Of course, there is always the spandex crowd, and it’s almost a breath of fresh air this time around. At least, it would be, if either of the offerings from Marvel were particularly fresh or original. The first is Cable and X-Force #1, yet another new chapter in the lives of the various X-folks after the conclusion of the massive Avengers vs. X-men crossover from earlier this year. Here, some of the rogue elements of the X-men Universe, led by the fan favorite time traveler Cable, are banded together to take the fight to the villains of the Marvel Universe that the regular heroes can’t or won’t tackle. Sadly, this is becoming a theme with Marvel (see last weeks Thunderbolts revamp), and it makes you wonder what the “regular” superheroes are really doing. With all these anti-heroes running around, fighting criminals too nasty for the likes of Captain America, Iron Man and Wolverine, one has to wonder just how low the Marvel Universe has sunk? Our heroes here, including Cable sidekick Domino and old time favorite Colossus, are branded criminals by the Avengers themselves, with the promise of explanations down the road. Inside all this is a nice father/daughter story between Cable and Hope Summers, the supposed Mutant Messiah, but Hope isn’t really the star of this story, which is too bad, as her relationship with Cable as she matures is the only compelling part.

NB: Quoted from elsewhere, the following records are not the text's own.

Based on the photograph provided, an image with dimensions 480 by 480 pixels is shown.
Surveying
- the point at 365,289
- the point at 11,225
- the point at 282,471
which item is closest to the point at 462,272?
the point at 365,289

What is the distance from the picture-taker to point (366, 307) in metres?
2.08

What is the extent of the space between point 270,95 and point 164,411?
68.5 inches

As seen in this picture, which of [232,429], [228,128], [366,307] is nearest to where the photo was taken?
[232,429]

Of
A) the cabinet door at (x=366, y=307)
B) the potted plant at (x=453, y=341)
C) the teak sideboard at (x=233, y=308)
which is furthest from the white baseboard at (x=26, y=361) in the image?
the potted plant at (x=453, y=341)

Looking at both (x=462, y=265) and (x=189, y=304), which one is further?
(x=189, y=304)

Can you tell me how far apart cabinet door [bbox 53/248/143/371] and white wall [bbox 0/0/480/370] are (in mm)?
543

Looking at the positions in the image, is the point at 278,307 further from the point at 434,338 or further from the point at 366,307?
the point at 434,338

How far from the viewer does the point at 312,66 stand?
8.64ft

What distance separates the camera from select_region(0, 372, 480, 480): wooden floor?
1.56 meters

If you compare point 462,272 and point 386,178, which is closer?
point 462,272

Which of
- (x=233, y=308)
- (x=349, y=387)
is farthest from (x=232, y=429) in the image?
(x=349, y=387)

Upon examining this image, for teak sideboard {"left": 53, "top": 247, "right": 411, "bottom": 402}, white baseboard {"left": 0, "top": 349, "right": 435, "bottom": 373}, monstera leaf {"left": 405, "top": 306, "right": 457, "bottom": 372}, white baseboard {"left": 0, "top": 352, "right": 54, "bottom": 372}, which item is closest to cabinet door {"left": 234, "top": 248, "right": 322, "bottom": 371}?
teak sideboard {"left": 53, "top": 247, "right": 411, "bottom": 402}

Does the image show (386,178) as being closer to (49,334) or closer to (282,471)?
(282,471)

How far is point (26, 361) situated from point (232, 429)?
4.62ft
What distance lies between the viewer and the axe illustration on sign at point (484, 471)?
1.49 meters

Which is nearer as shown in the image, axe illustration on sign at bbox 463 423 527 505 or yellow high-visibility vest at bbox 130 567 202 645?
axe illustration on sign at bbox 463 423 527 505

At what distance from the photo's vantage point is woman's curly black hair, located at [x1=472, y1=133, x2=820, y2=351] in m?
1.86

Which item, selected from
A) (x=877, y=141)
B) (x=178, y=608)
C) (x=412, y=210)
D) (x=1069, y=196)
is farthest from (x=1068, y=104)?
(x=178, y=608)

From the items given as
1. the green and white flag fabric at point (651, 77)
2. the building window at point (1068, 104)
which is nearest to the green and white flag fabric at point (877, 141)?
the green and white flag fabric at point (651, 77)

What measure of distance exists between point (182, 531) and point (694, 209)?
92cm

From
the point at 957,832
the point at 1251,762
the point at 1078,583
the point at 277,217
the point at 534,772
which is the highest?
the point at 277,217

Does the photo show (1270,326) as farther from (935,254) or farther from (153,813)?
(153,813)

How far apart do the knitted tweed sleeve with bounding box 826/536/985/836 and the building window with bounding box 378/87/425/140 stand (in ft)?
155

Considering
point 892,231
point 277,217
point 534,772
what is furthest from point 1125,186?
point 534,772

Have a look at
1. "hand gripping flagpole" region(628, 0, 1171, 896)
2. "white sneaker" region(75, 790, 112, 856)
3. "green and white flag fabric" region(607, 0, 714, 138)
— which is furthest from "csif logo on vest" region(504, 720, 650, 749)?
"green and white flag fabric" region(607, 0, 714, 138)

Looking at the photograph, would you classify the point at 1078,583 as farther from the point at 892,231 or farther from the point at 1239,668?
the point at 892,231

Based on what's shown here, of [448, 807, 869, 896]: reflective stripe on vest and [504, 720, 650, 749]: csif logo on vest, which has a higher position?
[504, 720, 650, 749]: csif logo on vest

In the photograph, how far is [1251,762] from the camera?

Marvel’s last offering, Avengers Arena #1 is the most despicable, largely because it’s so unoriginal it openly proclaims that the concept was stolen by the villain, X-men second tier baddy Arcade, from “a couple of kids’ books I read in the Pen.” It’s essentially a young Avengers/Hunger Games mash-up, as Arcade kidnaps the teenage members of The Avengers Academy. (Teenagers, I might add, I had never even heard of as a regular comic book reader, with the exception of the teenage female Wolverine clone known as X-23.) Arcade pits them in a death match against each other, promising that only one of them will live, and he’ll kill them one by one unless they all begin to fight each other to the death. This is a concept so utterly ridiculous that even the young Avengers-to-be realize it, openly proclaiming Arcade “the Worst Bad Guy Ever” and stating that they simply will not participate in the game solely because they’ve been violently bullied. As put so eloquently by Hazmat, a young girl whose super power makes her so toxic she can’t have real relationships with boys who aren’t physically indestructible, “We’re really going to lineup for your idiot Death Match because you beat us up some? We’re teenage superheroes, dumbass! We get beat up ALL THE TIME!” There’s an ending that’s supposed to be dramatic, followed by a preview of next issues cover that’s an homage to the famous cover of The Lord of the Flies, but this book is woefully bad and barely deserves to be compared to The Hunger Games (which is offensive rubbish to my taste, in the first place), much less other legitimate literature. Once again, those emulating the classic novel by William Golding have clearly missed the point that humanity stripped of the construct of society will revert to it’s more animal nature. Golding used children as a metaphor, while here the are used and abused much more literally and shamefully. The murder of children and innocents is never to be condoned for mere shock value, in my opinion, and Avengers Arena is a misguided attempt at cashing in on pop-culture phenomenon that should have gone away long ago.